In recent months, 14 of the inmates in the Death Row faith-based program participated in a modified Kairos retreat. When a Kairos event typically is offered in the general prison population, the spiritual retreat lasts four days and involves volunteers who lead small-group discussions and worship services and who pray individually with inmates.

A dozen certified volunteer chaplain’s assistants, two field ministers and the chaplain led the Texas Death Row event. The retreat followed a compressed schedule, with inmates remaining in their cells, listening to speakers and musical worship leaders on a sound system at the end of the cell block.

“Over the course of two days, 30-minute talks were given on subjects ranging from forgiveness to being part of a church community,” Gay explained. “After every talk, a [certified volunteer chaplain’s assistant] placed a chair directly in front of two cells for a small-group discussion.”

Beyond the Kairos event and the programs offered specifically for the 28 men in what inmates sometimes call “the God Pod,” other Death Row inmates and prisoners in the general population can take courses offered on “The Tank”—a low-power, prisoner-operated radio station—and listen to broadcasts of other faith-based content.

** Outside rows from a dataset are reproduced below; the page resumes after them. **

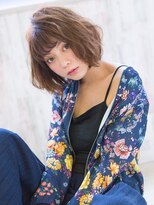 ジェム(GEM) **Gem Garden**なりたい質感が叶う☆無造作カールボブ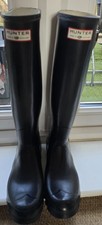 Vintage Hunter Tall Wellies UK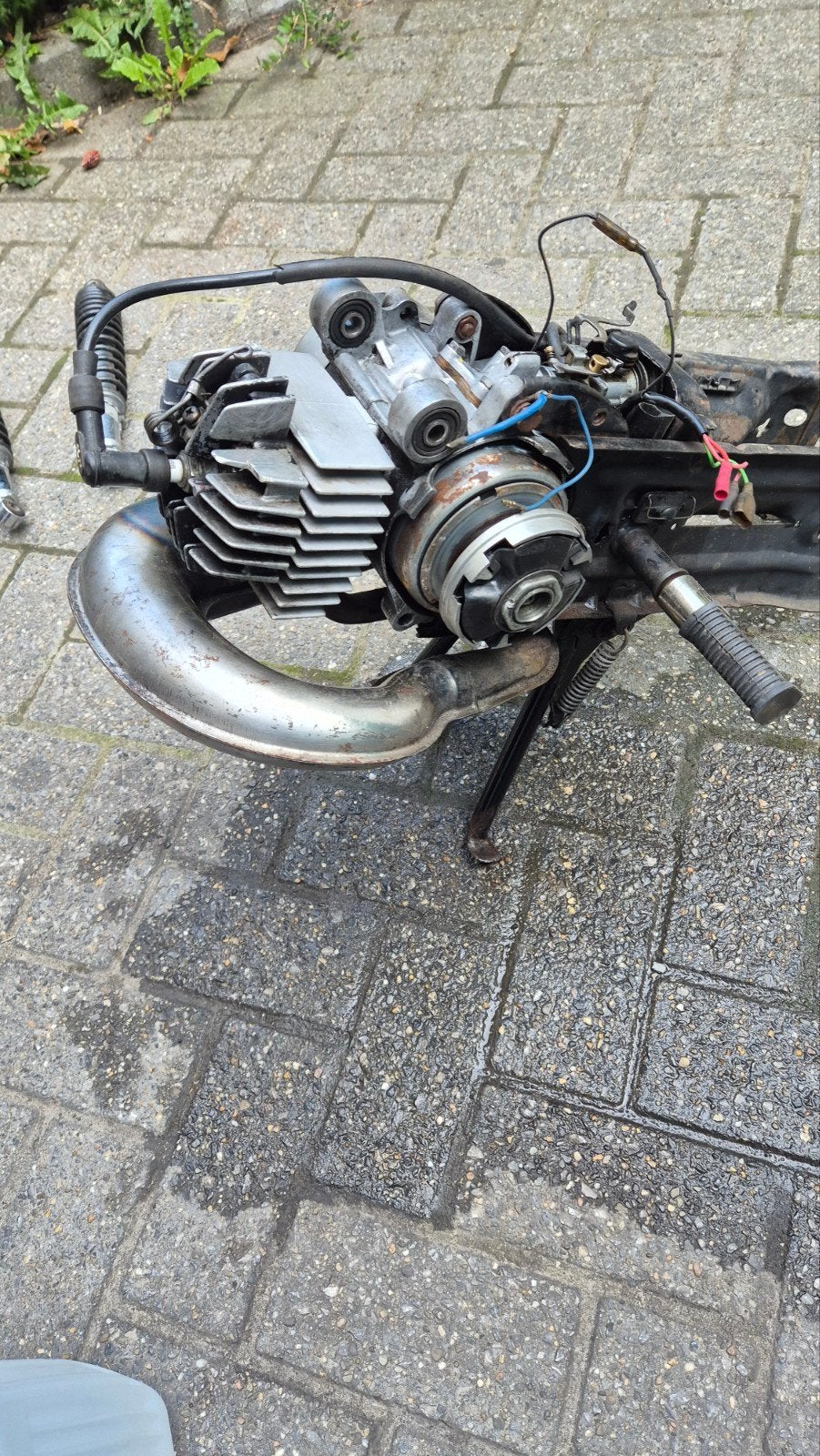 honda camino vario motor, Fietsen en Brommers, Ophalen of Verzenden, Cilinder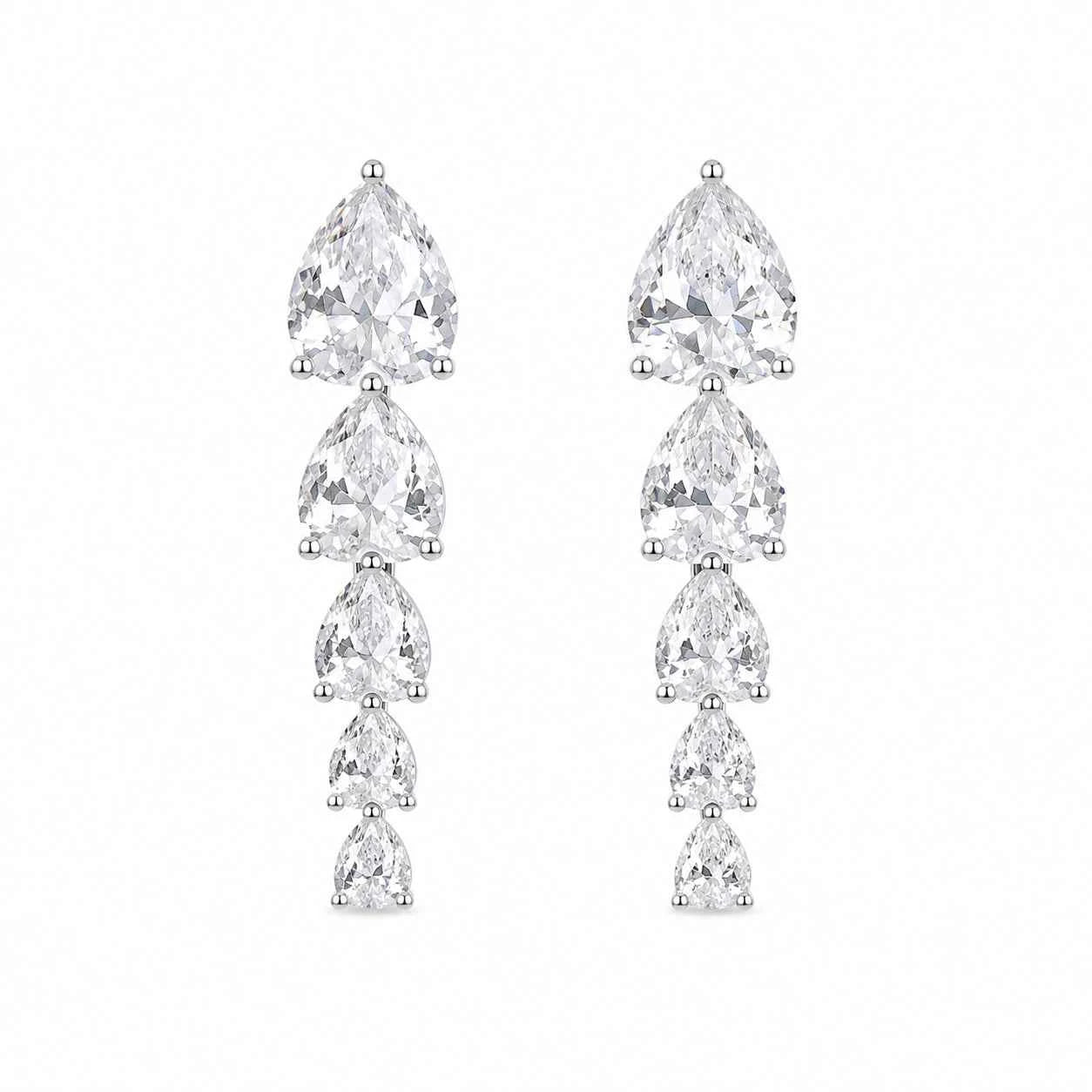 Cascade Drop Earrings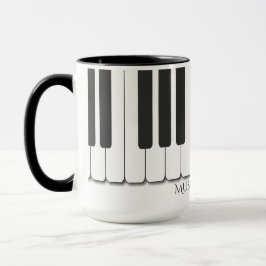 nycklar av Anpassningsbar och elfenben Mugg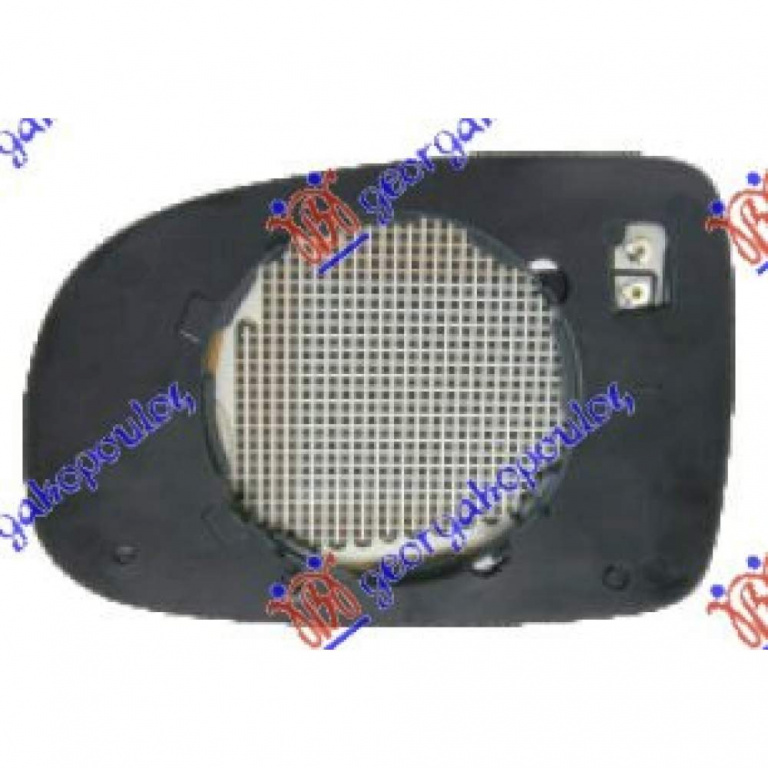 Geam Oglinda - Opel Tigra Cabrio Twintop 2004 , 1428836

Taken together, the “God Pod,” the field ministers, religious radio content and other faith-based programs dramatically have altered the prison—particularly Death Row, Ramirez said.

“It’s created a big sense of community here,” he said. “Before, we were all alone. It’s changed the dynamics of Death Row.”

He is not alone in that observation.

“All of the staff on Death Row have commented on how much the faith-based program has helped change the atmosphere on Death Row,” Gay said. “What was once a dark place has now become one of the unit’s beacons of light, as the Lord changes and transforms the men living there. None of the men in our Death Row faith-based program have had a disciplinary issue for some time now.”

Warden sees correctional work as a calling

Both Ramirez and Solley give credit to the prison administration, particularly Warden Daniel Dickerson.

“Correctional work is a calling more than a job,” Dickerson said. “There has never been one person that I have found that grew up wanting to be a correctional officer. Somehow, we are just led to this work, and when we actually understand the purpose and great responsibility, it becomes a passion.”

Dickerson believes strongly in programs to rehabilitate offenders.

“Society gets better when we do better. We can stop the vicious cycle of family members constantly coming to prison every generation if we put all of our faith and efforts into rehabilitating those incarcerated,” he said.

“It’s not an easy calling, but we have amazing people behind the walls giving it their all every day to provide public safety, which is not only keeping those incarcerated inside, but rebuilding them to enter into society in which they can be productive.”

Even for those who never return to society—including those who ultimately are executed—meaningful transformation can occur, Solley asserted.

“On Life Row, the gospel becomes real. If forgiveness of sins is really for all people, then it’s for them,” Solley said, pointing to the example of the thief on the cross next to Jesus who asked the Lord to remember him when he entered his kingdom. “The first man to come to faith in Christ was in the process of being executed.”